LLVM XRay Tools

This is a project that gathers useful scripts and used for analysing executables instrumented with the llvm-xray project. In particular, it is a playground to address where inefficiencies are coming by computing stuff from the traces (i.e. computational complexity).

Installation and Setup

You may install these scripts by cloning this repository and installing it into your python environment:

git clone git@github.com:SoilRos/llvm-xray-tools.git
pip install --editable llvm-xray-tools

We recommend the an editable installation as above to allow you to edit the scripts to your needs without reinstallation. Now, the llvm-xray-tools command may be reached from the terminal:

llvm-xray-tools --help

Then, you want to make sure that the script is able to reach the extraction tools provided by llvm. To do so, install the llvm-tools and give the desired llvm-xray executable to the XRAY_EXECUTABLE environment variable. This may vary from system to system. For instance, in Debian, it would look like this:

# for Debian
apt-get install llvm-9-tools
export XRAY_EXECUTABLE="llvm-xray-9"

XRay Instrumentation

Caveat: instrumentation doesn't work on MacOS

XRay is a open source Google project that instrument event logs on entry and exit of functions. It may be used in production and be activated at any time during run time with relativetely low overhead.

Clang

To enable instrumentation, you should add the respective xray flags:

Flag	Description
`-fxray-instrument`	Enable XRay instrumentation
`-fxray-instruction-threshold=50`	It controls how big (instructions) a function should be to be instrumented
`-fxray-ignore-loops`	If present, loops are not considered whether to instrument a function
`-fxray-attr-list=xray-options.ini`	External source for instrumentation options

No additional flags are required (e.g. -g, -O2, -fno-omit-frame-pointer). A minimal example would be:

clang++ -fxray-instrument -O3 my_prgram.cc -o my_program

For more options, check the XRay documentation.

Complexity Estimation

In order to estimate the complexity of the instrumented functions, you should provide different inputs to the program. These inputs should depend on a characteristic quantity n. We intend to estimate the complexity of executed functions w.r.t. to n.

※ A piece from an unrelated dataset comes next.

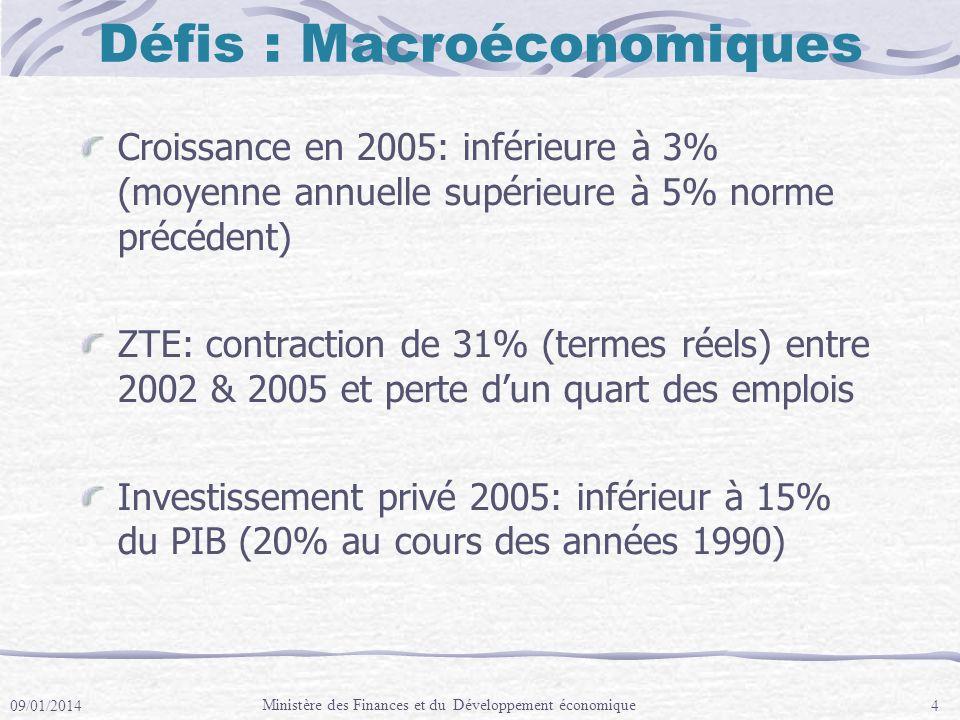 09/01/2014 Ministère des Finances et du Développement économique 4 Défis : Macroéconomiques Croissance en 2005: inférieure à 3% (moyenne annuelle supérieure à 5% norme précédent) ZTE: contraction de 31% (termes réels) entre 2002 & 2005 et perte dun quart des emplois Investissement privé 2005: inférieur à 15% du PIB (20% au cours des années 1990)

For instance, lets say that my_program receives a text file with the information to run, and that you have prepared multiple inputs for each case you want to test (e.g. test_2.txt, test_8.txt, test_14.txt, ..., test_32.txt).

In that case, you may provide the llvm-xray-tools with the program to be executed:

llvm-xray-tools big_o --repeat 3 ./my_program test_2.txt test_8.txt test_14.txt ... test_32.txt

1780             Cubic: time = 0.0014 + 7.4E-08*n^3 (sec)
944               Quadratic: time = 2.7 + 0.036*n^2 (sec)
3850       Quadratic: time = -0.00054 + 3.1E-05*n^2 (sec)
3665    Linearithmic: time = 0.048 + 0.0047*n*log(n) (...
1125            Linear: time = -6.4E-06 + 0.00023*n (sec)

...

941                        Constant: time = 1.2E-05 (sec)
979                        Constant: time = 6.2E-06 (sec)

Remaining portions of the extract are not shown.